The SV-Pop libraries contain code for handling variant calls including merging (haplotype callsets to diploid callset). Kanapy is a small k-mer library used by the inversion caller.

Configuring PAV

Once PAV is installed, move to a clean directory ("analysis directory") where PAV will be run. The following configuration steps will be done in this analysis directory.

Base config: config.json

A JSON configuration file, config.json, configures PAV. Default options are built-in, and the only required option is "reference" pointing to a reference FASTA file variants are called against.

Example:

{
  "reference": "/path/to/hg38.no_alt.fa.gz"
}

Note: The HGSVC reference can be found in ftp://ftp.1000genomes.ebi.ac.uk/vol1/ftp/data_collections/HGSVC2/technical/reference/20200513_hg38_NoALT/

A no-ALT version of a reference is essential for PAV. A reference containing alternate loci, decoys, or patches may produce unexpected results and will likely lead to a loss of sensitivity.

Assembly Input

There are two ways to find assemblies, "asm_pattern" in config.json, or entries in assemblies.tsv. Choose one of these methods.

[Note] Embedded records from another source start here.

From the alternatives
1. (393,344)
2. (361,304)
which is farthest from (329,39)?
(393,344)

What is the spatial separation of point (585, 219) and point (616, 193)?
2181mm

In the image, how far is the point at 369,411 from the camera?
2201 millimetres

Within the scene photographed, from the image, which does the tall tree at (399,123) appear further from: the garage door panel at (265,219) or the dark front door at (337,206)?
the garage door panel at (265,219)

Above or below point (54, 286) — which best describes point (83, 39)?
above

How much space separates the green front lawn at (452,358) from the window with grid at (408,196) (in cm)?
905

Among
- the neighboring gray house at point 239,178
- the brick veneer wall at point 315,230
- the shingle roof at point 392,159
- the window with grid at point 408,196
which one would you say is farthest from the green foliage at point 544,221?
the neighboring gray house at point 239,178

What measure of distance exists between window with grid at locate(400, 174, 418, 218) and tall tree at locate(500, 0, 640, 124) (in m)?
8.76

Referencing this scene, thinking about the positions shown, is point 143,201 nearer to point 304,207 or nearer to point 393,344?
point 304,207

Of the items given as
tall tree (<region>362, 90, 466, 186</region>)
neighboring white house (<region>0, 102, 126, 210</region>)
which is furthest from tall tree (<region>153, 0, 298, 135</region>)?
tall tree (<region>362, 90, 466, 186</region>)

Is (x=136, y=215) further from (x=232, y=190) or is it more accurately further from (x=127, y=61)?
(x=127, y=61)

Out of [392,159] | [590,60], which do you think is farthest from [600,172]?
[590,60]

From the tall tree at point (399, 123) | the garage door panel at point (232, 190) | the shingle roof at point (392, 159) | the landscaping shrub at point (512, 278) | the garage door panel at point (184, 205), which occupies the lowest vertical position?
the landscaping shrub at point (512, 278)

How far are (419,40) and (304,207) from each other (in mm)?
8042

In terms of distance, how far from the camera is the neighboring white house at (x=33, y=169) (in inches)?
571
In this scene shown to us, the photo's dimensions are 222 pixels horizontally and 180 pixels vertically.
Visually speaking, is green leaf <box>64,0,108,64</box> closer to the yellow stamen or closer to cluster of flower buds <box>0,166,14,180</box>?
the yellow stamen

asm_pattern in config.json

Use this method if you have multiple assemblies located in predictable paths.

Two wildcards will need to be inserted into the path, "asm_name" and "hap". "asm_name" can be any name for the assembly or sample, and PAV results will appear in results/asm_name for each assembly processed. "hap" must be "h1" and "h2". This path goes into config.json as "asm_pattern".

For example:

{
  "reference": "/path/to/hg38.no_alt.fa.gz",
  "asm_pattern": "/path/to/assemblies/{asm_name}/{hap}.fa.gz"
}

When assembly "HG00733_CCS_SS_PG_PRR" is run, then PAV will expect to find two files:

/path/to/assemblies/HG00733_CCS_SS_PG_PRR/h1.fa.gz
/path/to/assemblies/HG00733_CCS_SS_PG_PRR/h2.fa.gz

hifiasm-trio

To support hifiasm-trio, you may substitute the "hap" wildcard for "parent" (do not include both "hap" and "parent" wildcards.). In this case, "mat" becomes and alias for "h1", and "pat" becomes an alias for "h2" when searching for files. The PAV output will still contain "h1" and "h2" for the maternal and paternal haplotypes, respectively.

sample wildcard

Optionally, "sample" may be a wildcard in the path. When PAV sees this, it assumes the sample name is the first part of "asm_name" delimited by underscores. For example, if "asm_name" is "HG00733_CCS_SS_PG_PRR", then "sample" is "HG00733". This was a feature used mainly for HGSVC where we used a "sample/assembly" directory structure.

Finding assemblies: assemblies.tsv

Use this method if you have a small number of assemblies. A table entry will be created for each one.

Create an assemblies TSV file, assemblies.tsv. It is a tab-delimited file with three columns:

NAME: Assembly name
HAP1: Path to haplotype 1 FASTA
HAP2: Path to haplotype 2 FASTA

The configuration option "assembly_table" (config.json) may be used to set the name of the assemblies TSV file.

Running PAV

Examples in this section will assume shell variable PAV is set to the PAV install directory (directory with Snakemake in it).

PAV currently writes variant calls as formatted BED files, but a VCF writer is expected to be implemented soon. If PAV was configured to read from assemblies.tsv, then the default rule will run all assemblies.

To run a single sample, request any output file from Snakemake.